┌─ SOURCE DATA

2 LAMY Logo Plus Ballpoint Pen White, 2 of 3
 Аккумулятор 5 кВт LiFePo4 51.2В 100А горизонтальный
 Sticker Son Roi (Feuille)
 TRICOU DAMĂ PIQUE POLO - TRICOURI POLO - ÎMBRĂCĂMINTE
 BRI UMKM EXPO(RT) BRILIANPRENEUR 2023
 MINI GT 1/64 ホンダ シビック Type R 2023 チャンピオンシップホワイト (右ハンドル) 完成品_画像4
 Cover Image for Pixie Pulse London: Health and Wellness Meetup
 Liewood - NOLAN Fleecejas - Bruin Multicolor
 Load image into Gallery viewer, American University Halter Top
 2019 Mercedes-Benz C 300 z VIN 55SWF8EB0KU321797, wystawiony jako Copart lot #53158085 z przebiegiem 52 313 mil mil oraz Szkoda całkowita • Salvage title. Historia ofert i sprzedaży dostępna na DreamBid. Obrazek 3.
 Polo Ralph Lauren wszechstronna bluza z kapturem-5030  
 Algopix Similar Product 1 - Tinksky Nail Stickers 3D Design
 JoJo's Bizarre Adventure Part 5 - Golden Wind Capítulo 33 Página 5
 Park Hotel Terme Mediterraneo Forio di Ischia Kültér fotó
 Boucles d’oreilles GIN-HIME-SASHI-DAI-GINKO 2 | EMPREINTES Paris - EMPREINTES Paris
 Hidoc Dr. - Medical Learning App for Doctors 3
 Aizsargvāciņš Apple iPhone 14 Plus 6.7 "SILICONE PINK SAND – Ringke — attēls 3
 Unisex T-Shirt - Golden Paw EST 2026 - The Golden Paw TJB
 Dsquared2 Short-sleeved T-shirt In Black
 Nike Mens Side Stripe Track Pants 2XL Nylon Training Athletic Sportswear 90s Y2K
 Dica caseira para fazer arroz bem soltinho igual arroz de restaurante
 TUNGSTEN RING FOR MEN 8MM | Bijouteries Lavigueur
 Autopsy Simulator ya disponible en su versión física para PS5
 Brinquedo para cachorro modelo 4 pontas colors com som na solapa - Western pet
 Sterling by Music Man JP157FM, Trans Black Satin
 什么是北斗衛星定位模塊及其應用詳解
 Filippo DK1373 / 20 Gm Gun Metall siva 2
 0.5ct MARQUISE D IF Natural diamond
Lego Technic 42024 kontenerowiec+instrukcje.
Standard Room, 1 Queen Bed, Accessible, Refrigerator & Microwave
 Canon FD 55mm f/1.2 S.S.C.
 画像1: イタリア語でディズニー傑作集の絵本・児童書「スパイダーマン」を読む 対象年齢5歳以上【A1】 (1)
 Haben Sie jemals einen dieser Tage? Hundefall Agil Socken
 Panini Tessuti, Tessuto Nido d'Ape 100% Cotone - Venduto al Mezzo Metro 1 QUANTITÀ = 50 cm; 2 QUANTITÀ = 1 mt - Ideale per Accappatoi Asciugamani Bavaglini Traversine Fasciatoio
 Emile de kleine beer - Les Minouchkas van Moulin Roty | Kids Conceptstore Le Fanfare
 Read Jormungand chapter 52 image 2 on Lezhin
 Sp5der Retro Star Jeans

└─

**DIRECTIONS**. Reproduce the items above character for character, from the first one up to and including the line that contains "Liewood - NOLAN Fleecejas - Bruin Multicolor".

**TASK ANSWER**.
2 LAMY Logo Plus Ballpoint Pen White, 2 of 3
 Аккумулятор 5 кВт LiFePo4 51.2В 100А горизонтальный
 Sticker Son Roi (Feuille)
 TRICOU DAMĂ PIQUE POLO - TRICOURI POLO - ÎMBRĂCĂMINTE
 BRI UMKM EXPO(RT) BRILIANPRENEUR 2023
 MINI GT 1/64 ホンダ シビック Type R 2023 チャンピオンシップホワイト (右ハンドル) 完成品_画像4
 Cover Image for Pixie Pulse London: Health and Wellness Meetup
 Liewood - NOLAN Fleecejas - Bruin Multicolor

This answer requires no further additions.